This is a pretty interesting article. If you decide to buy the book (which you should) and read my essay (which you might want to do after you read the others), you might compare my take on Turretin to the one found in the article. You will find, I think, a sizable divergence from the same source.
(I also found it odd that he used a Clarkian as a guide to doctrine without warning readers of the problems involved, or that he relied on dust cover blurbs rather than Reformed academic reviews to decide on quality.)
[Note: I’m having second comments on how I phrased my worries below, be sure to read the comments.]
One more serious problem , however: the article actually attempts to lead the careful reader away from the reformed consensus by suggesting that it “helps to avoid considerable confusion over the precise relationship between justification and faith” if we make “objective justification” actually precede faith rather than be instrumentally received by faith:
That justification which takes place objectively within the tribunal of God (active justification) logically precedes faith.

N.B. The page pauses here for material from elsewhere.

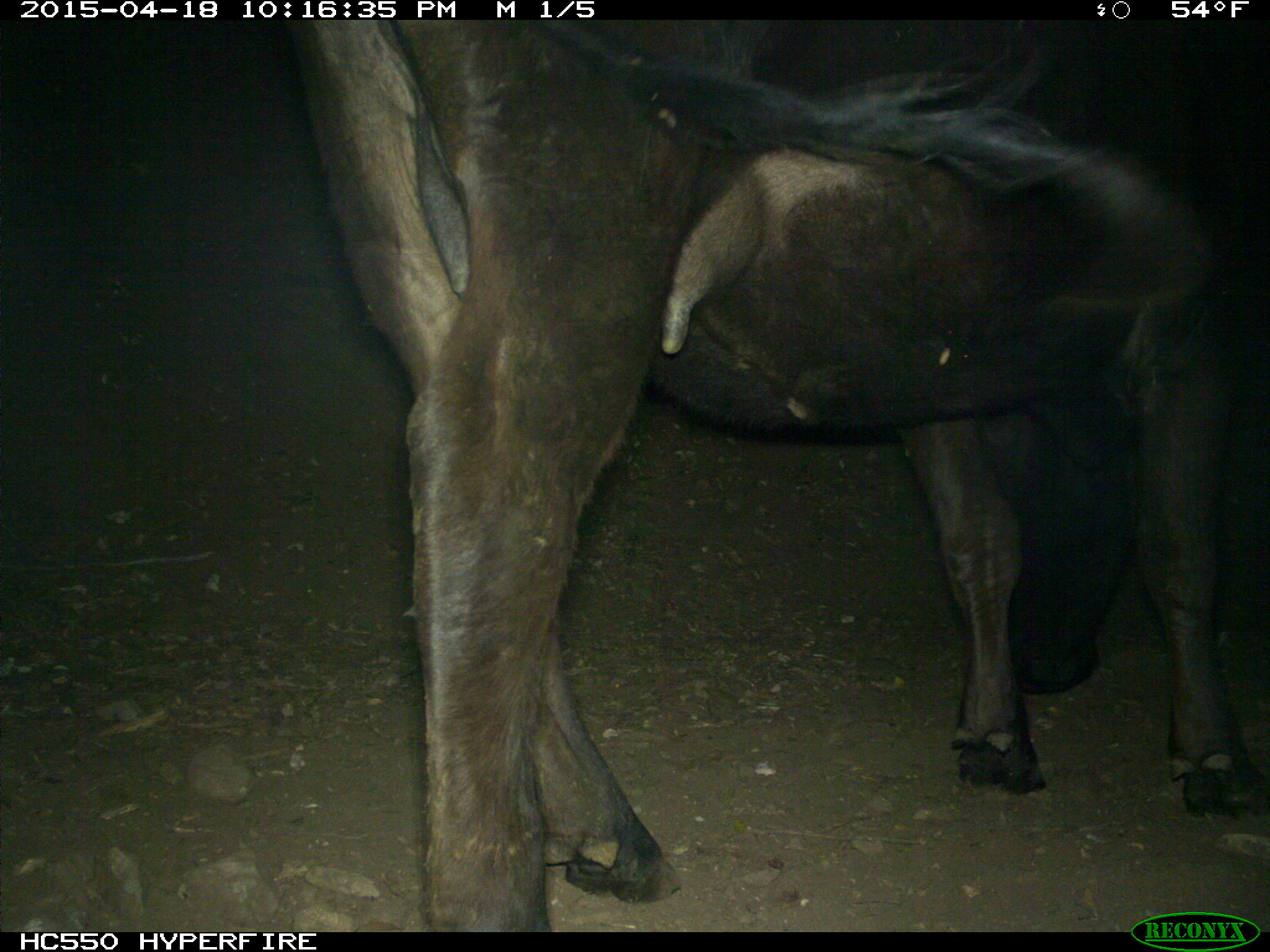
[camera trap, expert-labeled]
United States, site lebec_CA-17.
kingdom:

This is the basis for passive justification in the heart or conscience of the sinner which logically follows faith. The latter is the normal referent of the Scriptural terminology of justification. This important distinction, absent from Lutheran thought, helps to avoid considerable confusion over the precise relationship between justification and faith. It also helps to explain the difference between the objective fact of justification coram deo (before God) and the subjective and imperfect feeling of grace in the heart of the believer; and to enable a distinction to be made in the application of redemption to adults and children.
I suppose Reymond may have taught this (though I will think better of him until I see it for myself), but I doubt the rest of the writer’s references support his claim. It is, in any case, not the theology of the Westminster Confession of Faith, which affirms one justification, not two, and says this justification before God is by faith. It is, I think, quite significant, that Westminster sets out an easily-understandable explanation for how we receive justification by faith, so they don’t have to, in effect, deny the doctrine.
I’m sure the author is a great pastor and I am not going to make an opinion of him on the basis of one essay. But I have to say what seems self-evident: If you don’t affirm justification by faith then you don’t affirm justification by faith alone. I think the writer needs to put back together what he is separating here.